Да, тщеславие этого насекомого способно было поразить даже самое заскорузлое воображение. Я чувствовал, что добром это не кончится, и толкнул Эдика локтем, чтобы он был готов. Оставалась, правда, надежда на то, что состояние желудочной прострации, в котором пребывала большая и лучшая часть Тройки, помешает взрыву страстей. Благоприятным фактором было также отсутствие обожравшегося до постельного режима Выбегаллы. Лавру Федотовичу было нехорошо, он был бледен и обильно потел, Фарфуркис не знал, на что решиться, и с беспокойством на него поглядывал, и я уже подумал, что все обошлось, как вдруг Хлебовводов произнес:
— «Пили, пьем и будем пить»… Это же он про кого? Это же он про нас, поганец! Кровь нашу! Кровушку! А? — Он дико огляделся. — Да я же его сейчас к ногтю!… Ночью от них спасу нет, а теперь и днем! Мучители! — И он принялся яростно чесаться.
Говорун несколько испугался, но, однако, продолжал держаться с достоинством. Впрочем, краем глаза он осторожно высматривал себе на всякий случай подходящую щель. По комнате распространился крепчайший запах дорогого коньяка.
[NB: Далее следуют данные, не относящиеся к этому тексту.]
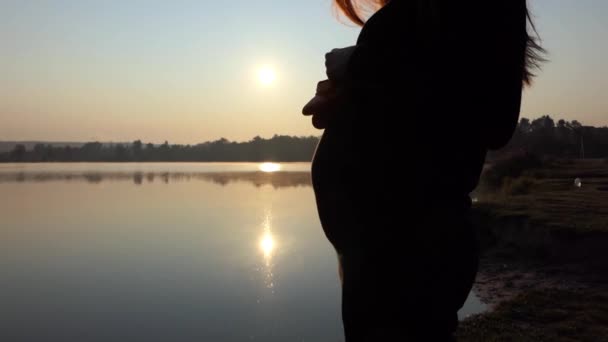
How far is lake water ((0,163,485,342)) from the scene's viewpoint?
319 inches

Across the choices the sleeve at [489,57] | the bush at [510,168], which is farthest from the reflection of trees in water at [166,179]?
the sleeve at [489,57]

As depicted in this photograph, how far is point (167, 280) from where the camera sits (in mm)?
11320

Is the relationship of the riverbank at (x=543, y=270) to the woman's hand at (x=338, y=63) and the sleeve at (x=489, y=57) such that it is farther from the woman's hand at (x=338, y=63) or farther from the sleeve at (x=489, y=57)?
the woman's hand at (x=338, y=63)

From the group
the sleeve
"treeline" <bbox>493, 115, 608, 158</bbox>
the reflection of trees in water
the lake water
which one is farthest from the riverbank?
"treeline" <bbox>493, 115, 608, 158</bbox>

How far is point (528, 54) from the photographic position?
45.2 inches

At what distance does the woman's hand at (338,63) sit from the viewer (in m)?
0.90

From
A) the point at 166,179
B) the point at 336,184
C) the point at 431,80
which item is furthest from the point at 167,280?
the point at 166,179

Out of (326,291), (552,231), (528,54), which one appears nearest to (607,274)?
(552,231)

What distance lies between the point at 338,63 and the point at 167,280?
1125 cm

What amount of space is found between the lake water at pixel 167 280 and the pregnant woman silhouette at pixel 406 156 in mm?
6547

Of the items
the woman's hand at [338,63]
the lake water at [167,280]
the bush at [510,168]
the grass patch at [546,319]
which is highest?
the woman's hand at [338,63]

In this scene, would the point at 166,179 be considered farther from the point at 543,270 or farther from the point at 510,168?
the point at 543,270

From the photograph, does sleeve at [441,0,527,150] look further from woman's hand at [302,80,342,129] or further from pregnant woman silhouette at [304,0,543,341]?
woman's hand at [302,80,342,129]

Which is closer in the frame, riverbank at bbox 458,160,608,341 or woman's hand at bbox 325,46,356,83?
woman's hand at bbox 325,46,356,83
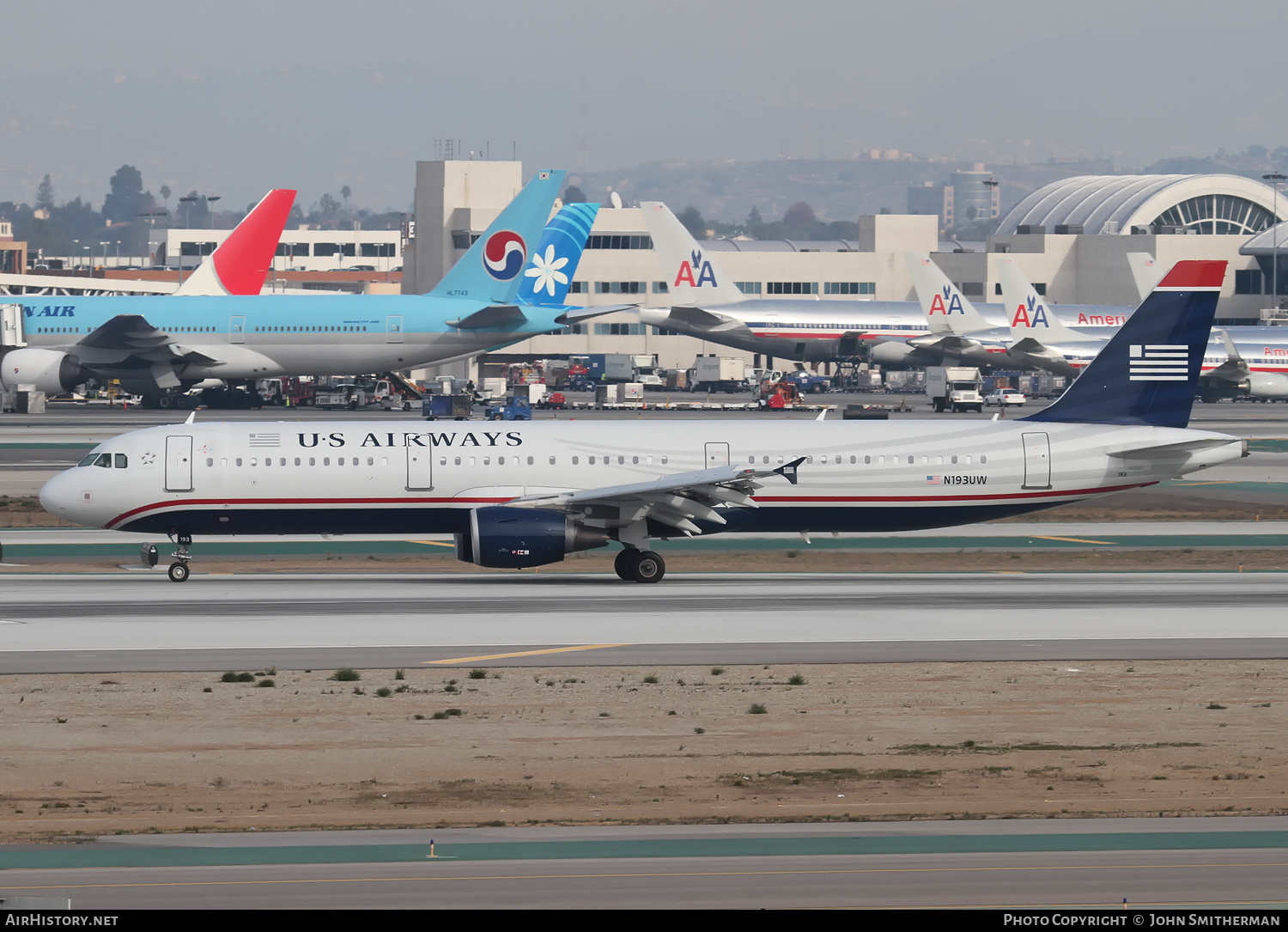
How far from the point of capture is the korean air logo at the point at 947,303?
12412 cm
— Кровопийцы! — прохрипел Хлебовводов, вскочил и ринулся вперед. Сердце у меня замерло. Эдик схватил меня за руку — тоже испугался. Говорун прямо-таки присел от ужаса. Но Хлебовводов, держась за живот, промчался мимо демонстрационного стола, распахнул дверь и исчез. Было слышно, как он грохочет каблуками по лестнице. Говорун вытер со лба холодный пот и обессиленно опустил усы.